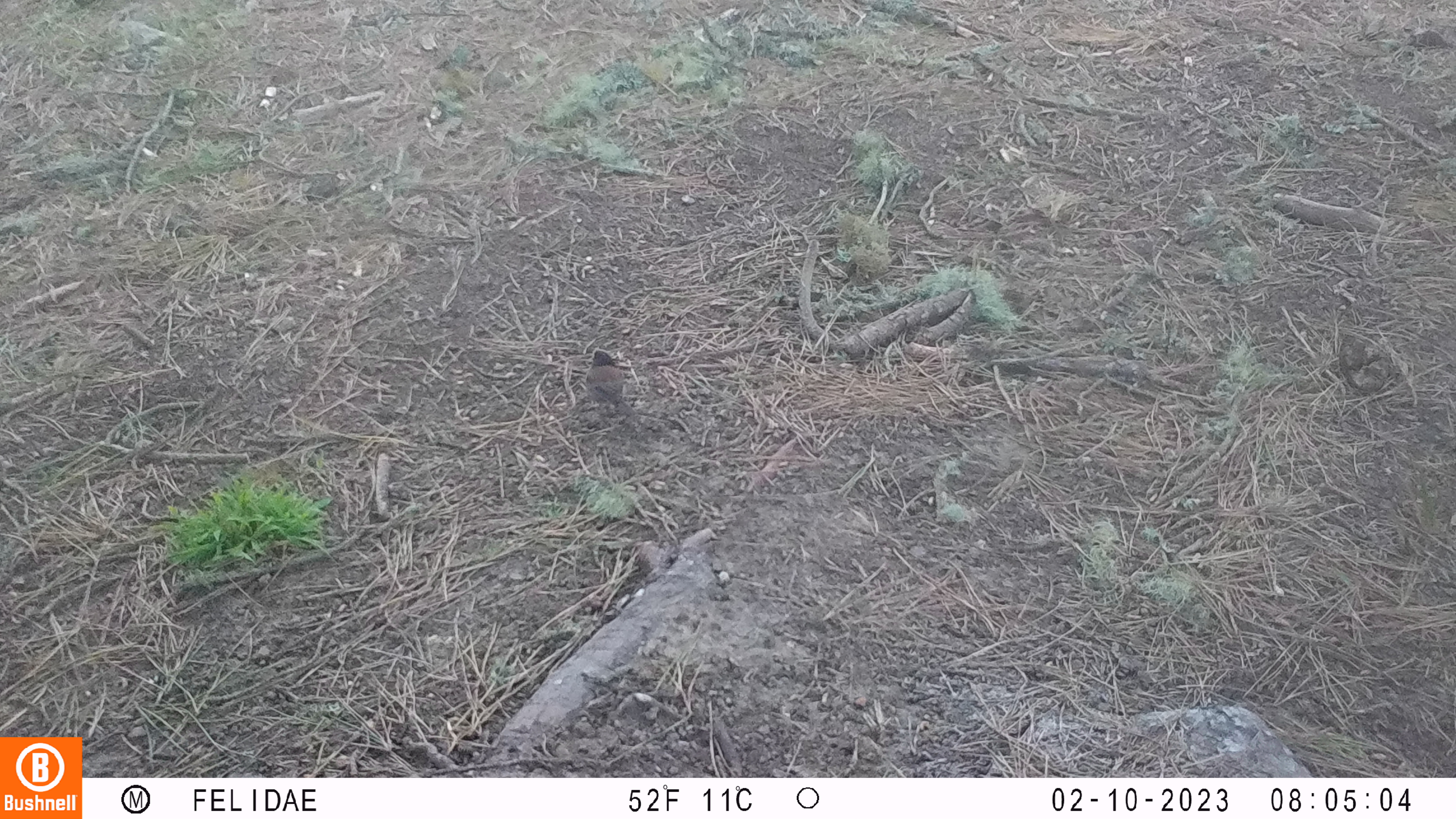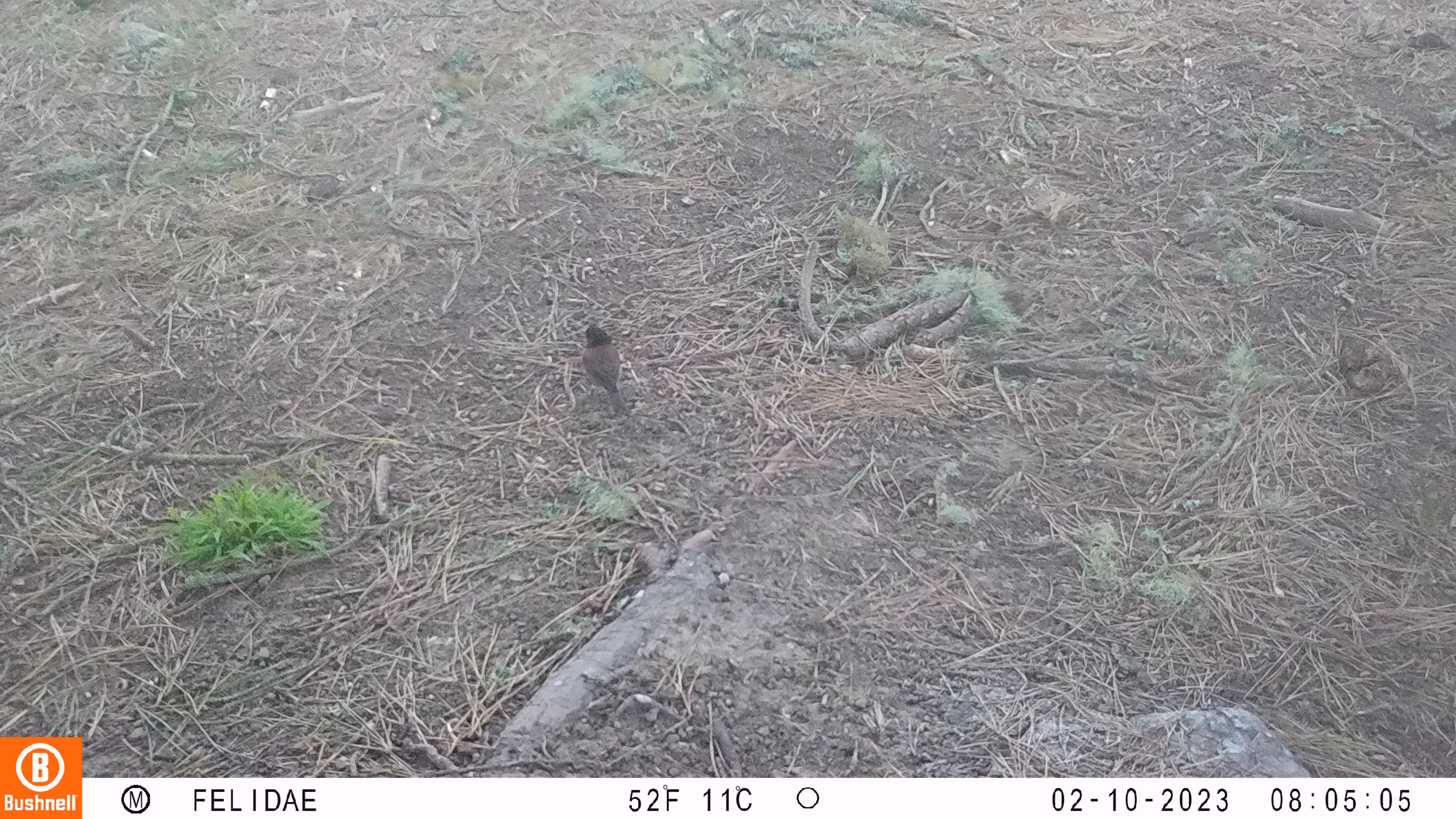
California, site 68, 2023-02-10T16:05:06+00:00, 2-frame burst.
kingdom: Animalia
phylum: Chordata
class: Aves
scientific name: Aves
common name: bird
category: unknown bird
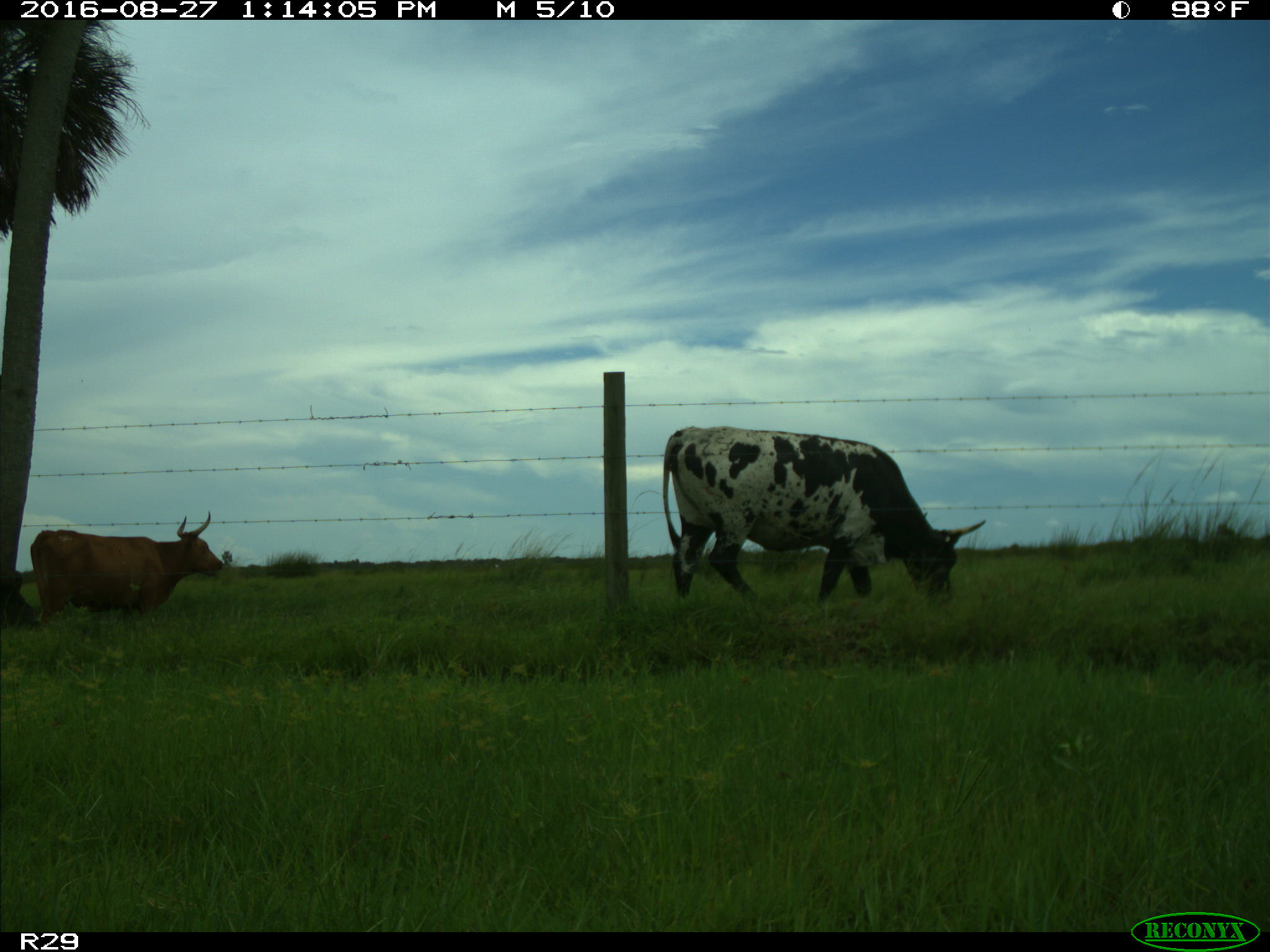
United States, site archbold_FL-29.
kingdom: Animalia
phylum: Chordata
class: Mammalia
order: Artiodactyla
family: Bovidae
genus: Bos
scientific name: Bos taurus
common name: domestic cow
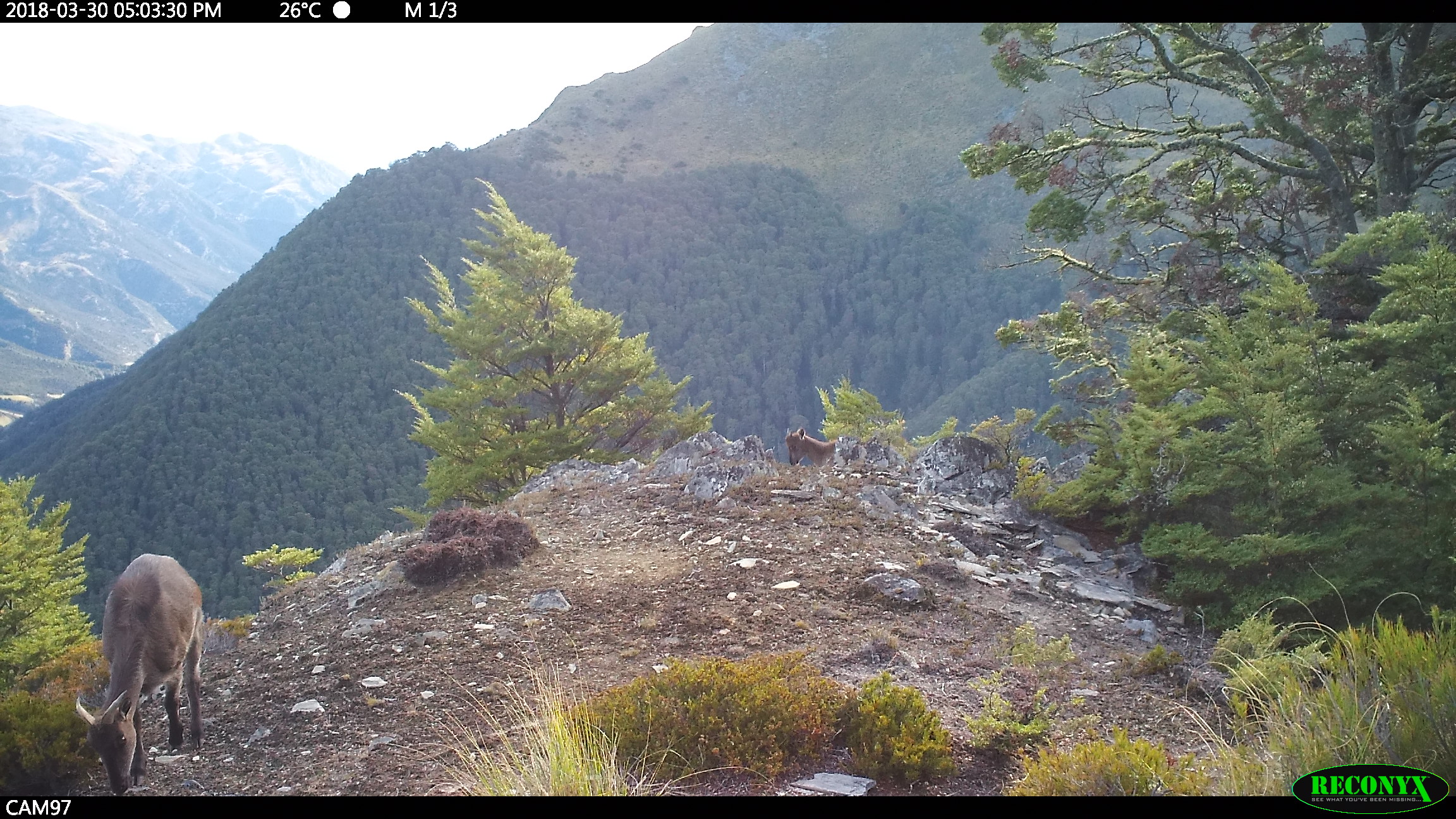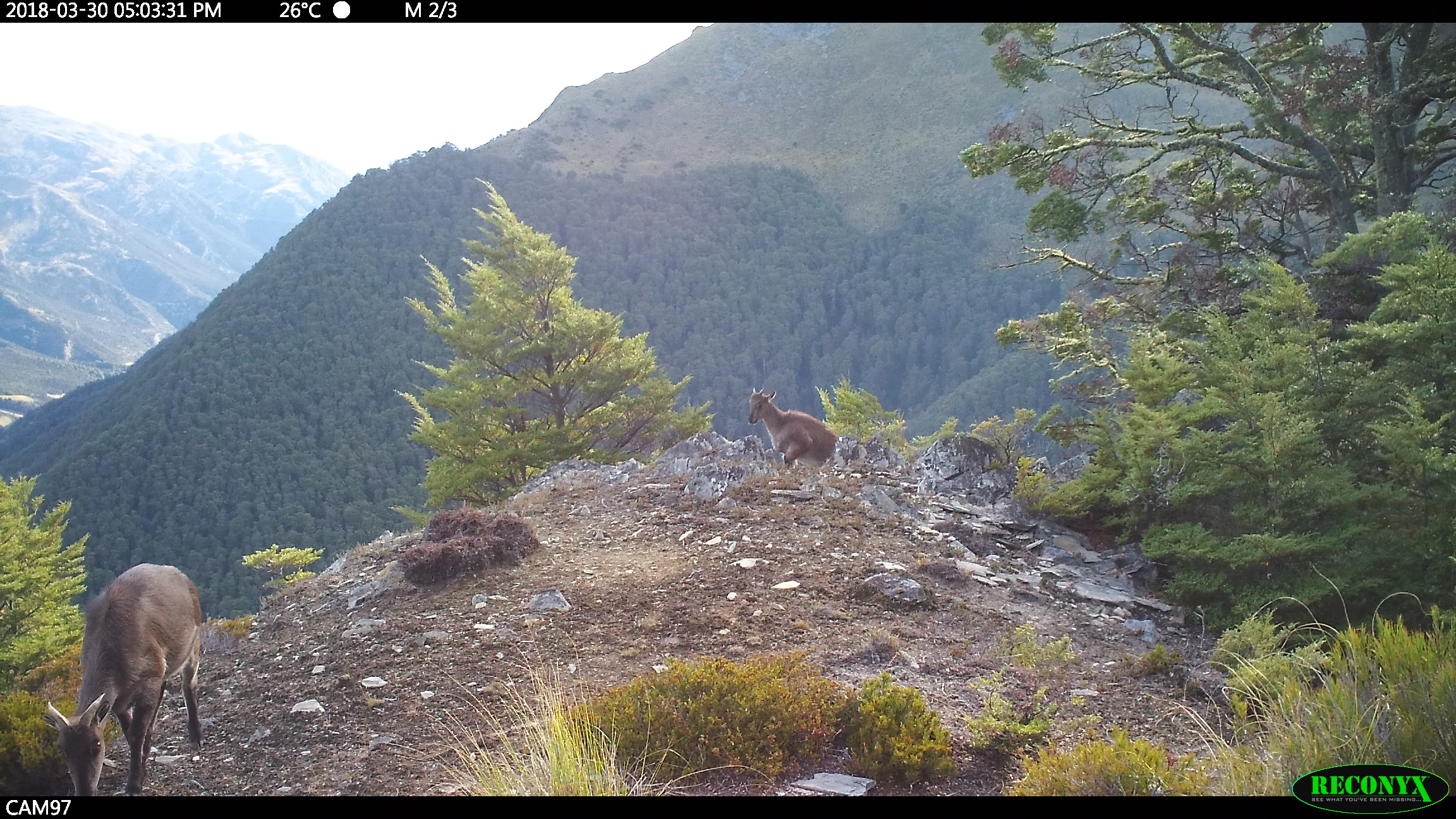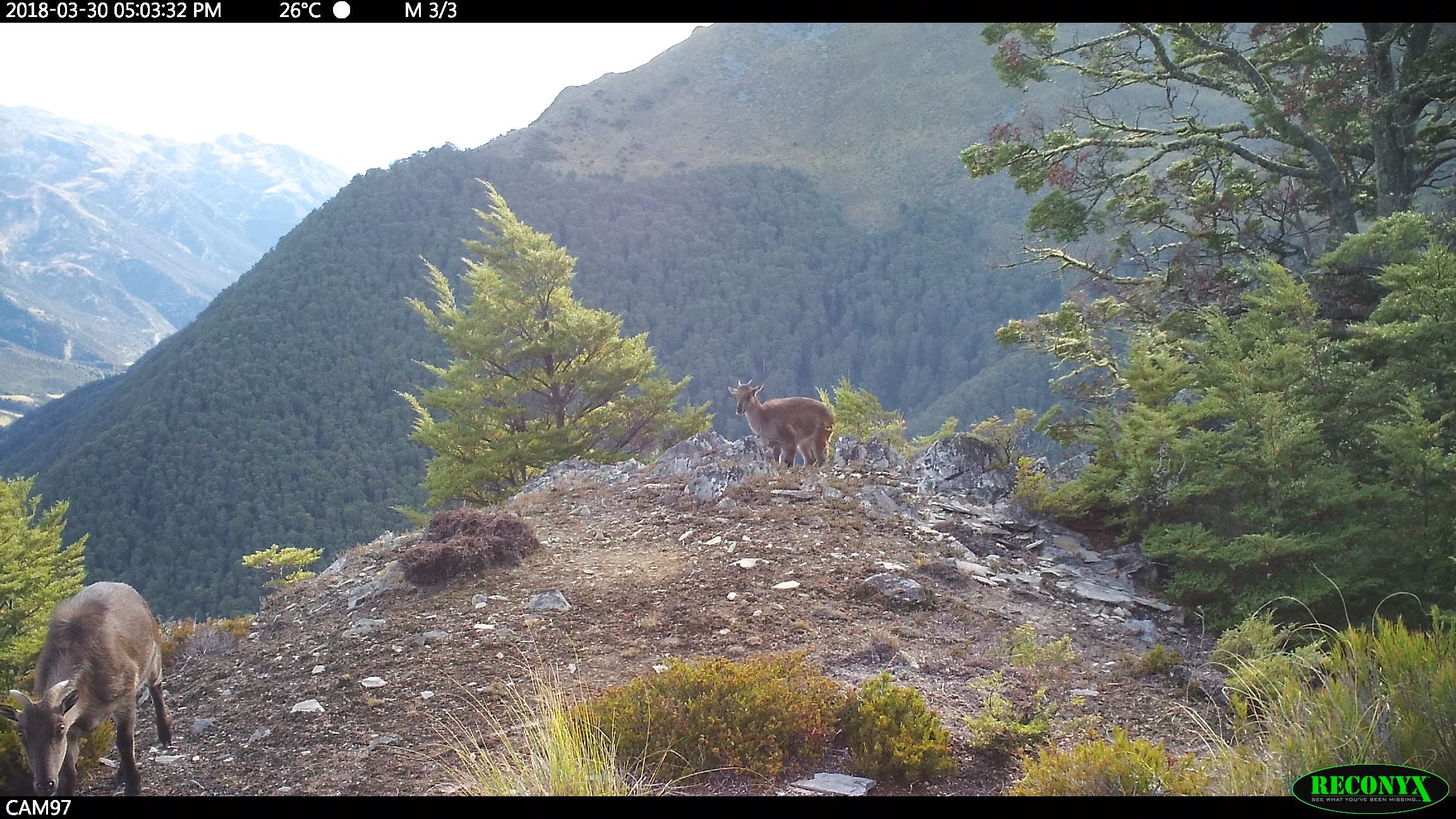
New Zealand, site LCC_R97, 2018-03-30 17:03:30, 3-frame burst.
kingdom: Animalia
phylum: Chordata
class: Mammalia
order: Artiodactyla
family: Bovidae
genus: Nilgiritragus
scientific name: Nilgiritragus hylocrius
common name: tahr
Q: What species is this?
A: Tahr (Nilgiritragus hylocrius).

__Task item__. Exactly as they stand, set down all of the entries above, minus every picture.

__Response below__.
California, site 68, 2023-02-10T16:05:06+00:00, 2-frame burst.
kingdom: Animalia
phylum: Chordata
class: Aves
scientific name: Aves
common name: bird
category: unknown bird
United States, site archbold_FL-29.
kingdom: Animalia
phylum: Chordata
class: Mammalia
order: Artiodactyla
family: Bovidae
genus: Bos
scientific name: Bos taurus
common name: domestic cow
New Zealand, site LCC_R97, 2018-03-30 17:03:30, 3-frame burst.
kingdom: Animalia
phylum: Chordata
class: Mammalia
order: Artiodactyla
family: Bovidae
genus: Nilgiritragus
scientific name: Nilgiritragus hylocrius
common name: tahr
Q: What species is this?
A: Tahr (Nilgiritragus hylocrius).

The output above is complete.